Hey Matthew, why are you so hung up about government waste? You’re always banging on about it, but surely most of us accept that a few billion here and there are needed to lubricate the system?
Of course I really mean, ‘why doesn’t anyone else seem to care?’ Isn’t it one of the main jobs of opposition to fight this ever-increasing bonfire of taxpayers’ money? If you and your various bumper-books are even half-right, then there’s a big juicy target for the Conservative Party simultaneously to gain popularity and carry out their moral responsibility.

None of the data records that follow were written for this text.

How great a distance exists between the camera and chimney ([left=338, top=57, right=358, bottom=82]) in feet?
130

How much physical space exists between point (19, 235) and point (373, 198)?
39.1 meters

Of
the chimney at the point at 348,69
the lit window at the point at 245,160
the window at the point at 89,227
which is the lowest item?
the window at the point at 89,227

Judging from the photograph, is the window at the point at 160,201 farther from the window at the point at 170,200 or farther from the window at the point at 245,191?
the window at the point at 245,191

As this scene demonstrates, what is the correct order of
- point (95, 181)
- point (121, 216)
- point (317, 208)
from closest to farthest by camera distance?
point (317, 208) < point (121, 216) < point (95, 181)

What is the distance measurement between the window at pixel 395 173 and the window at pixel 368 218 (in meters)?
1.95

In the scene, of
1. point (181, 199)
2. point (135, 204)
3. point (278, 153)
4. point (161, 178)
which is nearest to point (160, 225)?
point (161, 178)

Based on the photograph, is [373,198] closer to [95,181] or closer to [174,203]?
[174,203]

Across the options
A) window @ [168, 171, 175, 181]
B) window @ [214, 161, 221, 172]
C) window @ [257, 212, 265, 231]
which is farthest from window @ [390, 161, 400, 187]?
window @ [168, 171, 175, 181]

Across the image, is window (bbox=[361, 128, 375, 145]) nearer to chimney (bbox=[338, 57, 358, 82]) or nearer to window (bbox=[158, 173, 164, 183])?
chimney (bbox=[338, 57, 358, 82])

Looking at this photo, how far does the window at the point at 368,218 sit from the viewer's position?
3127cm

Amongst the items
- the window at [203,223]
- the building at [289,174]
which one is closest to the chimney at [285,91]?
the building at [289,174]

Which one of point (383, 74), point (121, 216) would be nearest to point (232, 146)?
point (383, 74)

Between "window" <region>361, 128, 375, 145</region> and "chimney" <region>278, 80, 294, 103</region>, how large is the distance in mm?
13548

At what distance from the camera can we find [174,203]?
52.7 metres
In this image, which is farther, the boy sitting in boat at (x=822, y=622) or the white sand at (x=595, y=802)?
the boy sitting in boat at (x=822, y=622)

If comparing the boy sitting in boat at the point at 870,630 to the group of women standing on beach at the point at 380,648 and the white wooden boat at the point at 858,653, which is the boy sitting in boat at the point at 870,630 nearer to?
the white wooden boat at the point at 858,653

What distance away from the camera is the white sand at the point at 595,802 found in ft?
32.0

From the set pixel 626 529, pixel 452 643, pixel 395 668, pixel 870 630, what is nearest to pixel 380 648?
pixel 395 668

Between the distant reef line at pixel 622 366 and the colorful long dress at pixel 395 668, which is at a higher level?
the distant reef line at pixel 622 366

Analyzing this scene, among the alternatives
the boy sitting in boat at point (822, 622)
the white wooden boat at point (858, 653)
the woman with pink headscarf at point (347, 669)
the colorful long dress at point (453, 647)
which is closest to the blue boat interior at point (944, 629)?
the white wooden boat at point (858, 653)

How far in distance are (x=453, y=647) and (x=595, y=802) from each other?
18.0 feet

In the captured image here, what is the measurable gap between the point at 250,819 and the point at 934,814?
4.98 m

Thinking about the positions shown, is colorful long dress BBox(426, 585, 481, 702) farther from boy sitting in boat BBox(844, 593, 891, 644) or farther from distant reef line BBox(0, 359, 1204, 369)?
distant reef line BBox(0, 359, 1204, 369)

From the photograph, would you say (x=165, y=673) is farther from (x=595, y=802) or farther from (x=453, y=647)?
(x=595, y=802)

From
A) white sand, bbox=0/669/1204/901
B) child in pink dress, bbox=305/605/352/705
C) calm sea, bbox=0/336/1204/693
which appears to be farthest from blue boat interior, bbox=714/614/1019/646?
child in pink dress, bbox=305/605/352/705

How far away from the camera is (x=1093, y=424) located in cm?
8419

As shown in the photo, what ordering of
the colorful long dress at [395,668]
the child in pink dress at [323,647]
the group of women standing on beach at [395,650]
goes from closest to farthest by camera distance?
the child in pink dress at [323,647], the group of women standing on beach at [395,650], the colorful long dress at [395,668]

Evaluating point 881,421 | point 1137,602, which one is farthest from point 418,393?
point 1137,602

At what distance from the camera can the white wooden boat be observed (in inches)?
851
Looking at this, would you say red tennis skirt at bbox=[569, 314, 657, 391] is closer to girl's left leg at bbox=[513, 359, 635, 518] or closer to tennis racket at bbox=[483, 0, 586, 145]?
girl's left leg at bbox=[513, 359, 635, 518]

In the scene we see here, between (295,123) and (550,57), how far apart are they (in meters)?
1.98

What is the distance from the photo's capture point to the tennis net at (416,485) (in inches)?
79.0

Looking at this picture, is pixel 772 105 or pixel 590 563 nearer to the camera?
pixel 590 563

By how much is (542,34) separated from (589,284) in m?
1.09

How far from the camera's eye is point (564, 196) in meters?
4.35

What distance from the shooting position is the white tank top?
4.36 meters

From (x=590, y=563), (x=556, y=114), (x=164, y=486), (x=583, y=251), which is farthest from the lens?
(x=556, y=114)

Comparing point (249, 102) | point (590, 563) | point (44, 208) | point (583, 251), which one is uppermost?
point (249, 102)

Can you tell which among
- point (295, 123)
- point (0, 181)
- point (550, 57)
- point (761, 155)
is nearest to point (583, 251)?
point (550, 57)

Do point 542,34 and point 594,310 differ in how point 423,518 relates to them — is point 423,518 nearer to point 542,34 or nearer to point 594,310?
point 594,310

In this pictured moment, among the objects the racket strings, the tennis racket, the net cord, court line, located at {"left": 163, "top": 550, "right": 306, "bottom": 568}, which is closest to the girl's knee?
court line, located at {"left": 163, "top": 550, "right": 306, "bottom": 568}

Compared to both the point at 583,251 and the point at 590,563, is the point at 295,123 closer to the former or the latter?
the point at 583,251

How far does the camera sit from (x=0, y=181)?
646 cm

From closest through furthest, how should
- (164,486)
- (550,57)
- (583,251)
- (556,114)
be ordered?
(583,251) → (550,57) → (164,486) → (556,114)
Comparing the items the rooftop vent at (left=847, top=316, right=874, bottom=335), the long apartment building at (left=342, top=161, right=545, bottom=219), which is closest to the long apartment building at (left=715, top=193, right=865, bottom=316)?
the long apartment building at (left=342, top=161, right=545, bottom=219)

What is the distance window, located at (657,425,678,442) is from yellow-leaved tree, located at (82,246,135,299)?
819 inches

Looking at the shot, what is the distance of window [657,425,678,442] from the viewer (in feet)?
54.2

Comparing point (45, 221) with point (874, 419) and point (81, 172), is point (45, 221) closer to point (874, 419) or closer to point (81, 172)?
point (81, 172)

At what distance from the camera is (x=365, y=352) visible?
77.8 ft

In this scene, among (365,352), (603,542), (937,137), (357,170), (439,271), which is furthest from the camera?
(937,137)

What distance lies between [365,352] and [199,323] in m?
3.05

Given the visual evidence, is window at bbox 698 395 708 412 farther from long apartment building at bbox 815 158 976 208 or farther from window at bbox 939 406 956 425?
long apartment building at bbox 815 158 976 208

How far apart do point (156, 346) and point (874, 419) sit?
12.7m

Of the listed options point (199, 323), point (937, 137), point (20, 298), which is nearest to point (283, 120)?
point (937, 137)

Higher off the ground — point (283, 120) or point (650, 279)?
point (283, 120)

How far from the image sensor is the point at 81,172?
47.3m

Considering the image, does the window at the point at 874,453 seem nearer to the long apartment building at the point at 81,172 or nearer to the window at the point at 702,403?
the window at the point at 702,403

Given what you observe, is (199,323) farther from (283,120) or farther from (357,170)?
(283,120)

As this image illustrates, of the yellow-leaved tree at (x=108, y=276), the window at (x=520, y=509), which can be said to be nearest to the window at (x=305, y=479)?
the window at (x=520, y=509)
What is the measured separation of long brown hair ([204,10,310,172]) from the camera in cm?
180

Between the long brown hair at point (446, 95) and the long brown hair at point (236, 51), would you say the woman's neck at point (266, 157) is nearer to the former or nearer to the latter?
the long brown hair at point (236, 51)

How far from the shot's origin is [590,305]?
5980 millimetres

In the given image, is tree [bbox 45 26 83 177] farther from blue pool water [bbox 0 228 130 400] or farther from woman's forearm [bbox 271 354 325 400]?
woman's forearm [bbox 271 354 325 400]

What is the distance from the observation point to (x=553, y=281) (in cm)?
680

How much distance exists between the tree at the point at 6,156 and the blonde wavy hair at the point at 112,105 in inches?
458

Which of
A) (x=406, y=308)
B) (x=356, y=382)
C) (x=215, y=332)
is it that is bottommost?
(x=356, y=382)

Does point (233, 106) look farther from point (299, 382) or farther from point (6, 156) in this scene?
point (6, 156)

But they ignore that target by promising to match Labour’s spending plans. Why? Either they must think that the amount wasted is insignificant, or that making a noise about it won’t win them popularity. I suspect it’s the second. They presumably believe that government spending is associated in people’s minds with the provision of public services, and that people are ‘realistic’ about the inevitability of some significant degree of waste in any system. Therefore banging on about government waste means identifying yourself as a cutter of public services.
If that’s what they believe, I think they’re right. Conservative campaigning on government waste is counter-productive. Unless, that is, Conservatives also campaign on reform of public services. Without reform, you can’t cut waste, and therefore to maintain services you must match Labour’s spending plans.
But campaigning on reform of public services – so goes the thinking, I suspect - is also tantamount to attacking public services. Therefore forget the whole subject.
So what we also need, Matthew, is ‘the bumper book of improving public services through reform’. Why is that almost impossible to imagine? I was around in 1979 when the election campaign included the image of runners on a racing track with great weights around their necks; the simple message was that the burden of the state was slowing them down. The message worked. People knew that it was not only time for a change of personnel, but also a change of thinking.
Are we trying hard enough to create a change of thinking now? Or have we abandoned that as a role for politics?